#### Texto mostrado:
________________________________________

HID definitivamente... pero salen caras


----------



## Warp (May 24, 2004)

triphop said:


> veo que tambien tienen plaga de "enduros" por tus tierras... como hacen daño al camino verdad?
> 
> saludos y que vivan los Solo Rides!


Demasiadas en Chiluca!! Enduros y Quads...

En Chiluca nos han cerrado algunos trails por las inches motos.

Que bueno que estas rodando! Y si... rodar solo tiene su encanto...


----------



## crisillo (Jul 3, 2004)

tacubaya said:


> HID definitivamente... pero salen caras


LED, Lupine para ser exacto...pero cuestan como una bici 

ya estoy palanquendo a Chad para que se haga dealer de Lupine


----------



## crisillo (Jul 3, 2004)

triphop said:


> cris: tambien estoy considerando rodadar de noche... con eso de que ya está oscureciendo más temprano y tengo el cerro a mis espaldas como para una vuelta rapida en la tarde, sí me harían bien... alguno me recomienda luces? que es mejor HID, LED, Halogeno? Neon?


Trip,
y estoy usando halógeno ahora, porque son más baratas (Sigma Evo + Evo X)..... pero estoy tentado a comprarme una luz adicional para el casco...

si me "boto", talves le entre a una Lupine...aunque tendría que superar el "sticker shock" con esos precios..


----------

________________________________________

#### Datos proporcionados:

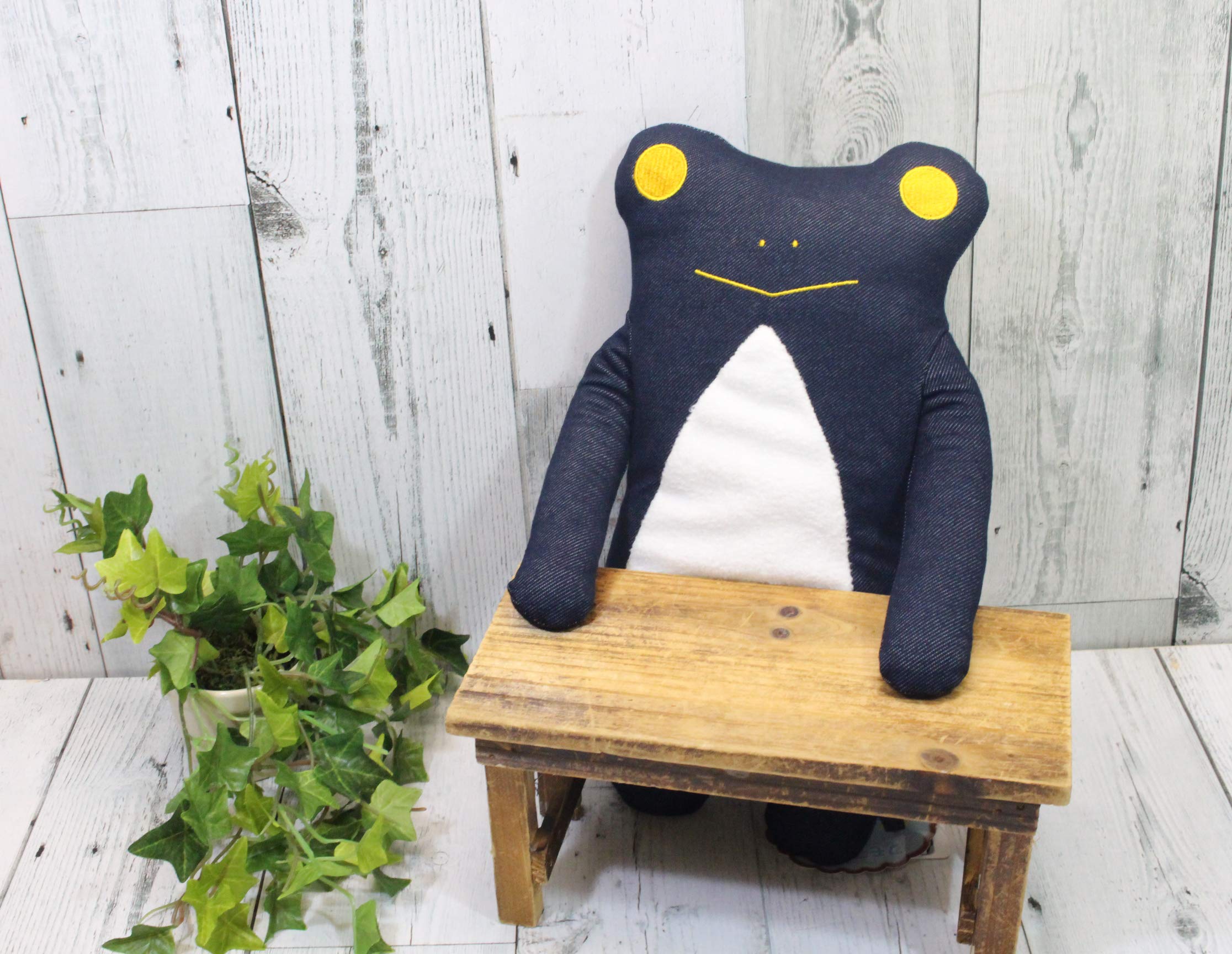 Amazon.co.jp: シナダ フモフモさん デニム けろーにょ (L) 15×7×35cm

________________________________________

#### Instrucciones:
[A] Según el hilo sobre luces para rodar de noche, ¿por qué crisillo usa actualmente luces halógenas?
[B] Reproduzca literalmente el fragmento del hilo sobre luces para rodar de noche que va de "## Warp (May" a "las inches motos.".

#### Respuestas dadas:
[A] crisillo usa luces halógenas (Sigma Evo + Evo X) porque son más baratas.

[B]
## Warp (May 24, 2004)

triphop said:


> veo que tambien tienen plaga de "enduros" por tus tierras... como hacen daño al camino verdad?
> 
> saludos y que vivan los Solo Rides!


Demasiadas en Chiluca!! Enduros y Quads...

En Chiluca nos han cerrado algunos trails por las inches motos.